Exercise description – Return each line of the items below that contains the word "would".

Materials provided –
· · ·

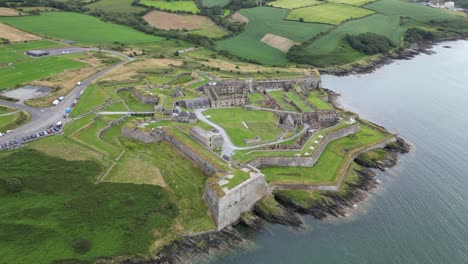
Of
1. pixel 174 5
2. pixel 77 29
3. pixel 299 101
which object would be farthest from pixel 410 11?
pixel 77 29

· · ·

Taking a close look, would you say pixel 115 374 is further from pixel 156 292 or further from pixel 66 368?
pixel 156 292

· · ·

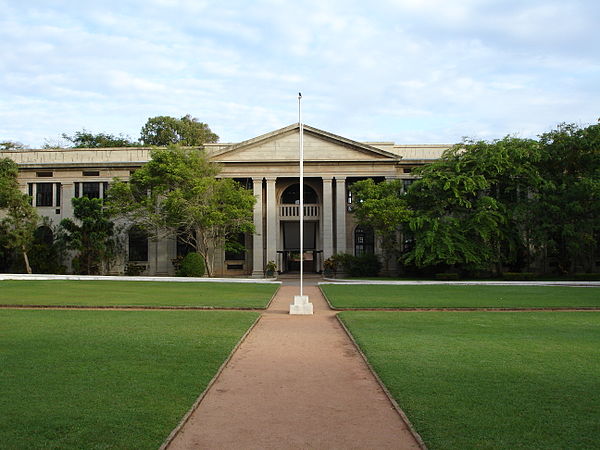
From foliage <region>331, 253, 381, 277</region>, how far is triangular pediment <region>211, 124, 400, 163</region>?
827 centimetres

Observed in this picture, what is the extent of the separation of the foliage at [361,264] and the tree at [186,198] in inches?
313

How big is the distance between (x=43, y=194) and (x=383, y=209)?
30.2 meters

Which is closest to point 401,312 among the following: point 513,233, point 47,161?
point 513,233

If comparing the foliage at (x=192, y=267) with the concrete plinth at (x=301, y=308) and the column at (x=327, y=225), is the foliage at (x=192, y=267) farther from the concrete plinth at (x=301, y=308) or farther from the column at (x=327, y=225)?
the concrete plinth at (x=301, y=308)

· · ·

Answer to the task –
which object would be farthest from pixel 410 11?
Taking a close look, would you say pixel 115 374 is further from pixel 156 292 or further from pixel 66 368?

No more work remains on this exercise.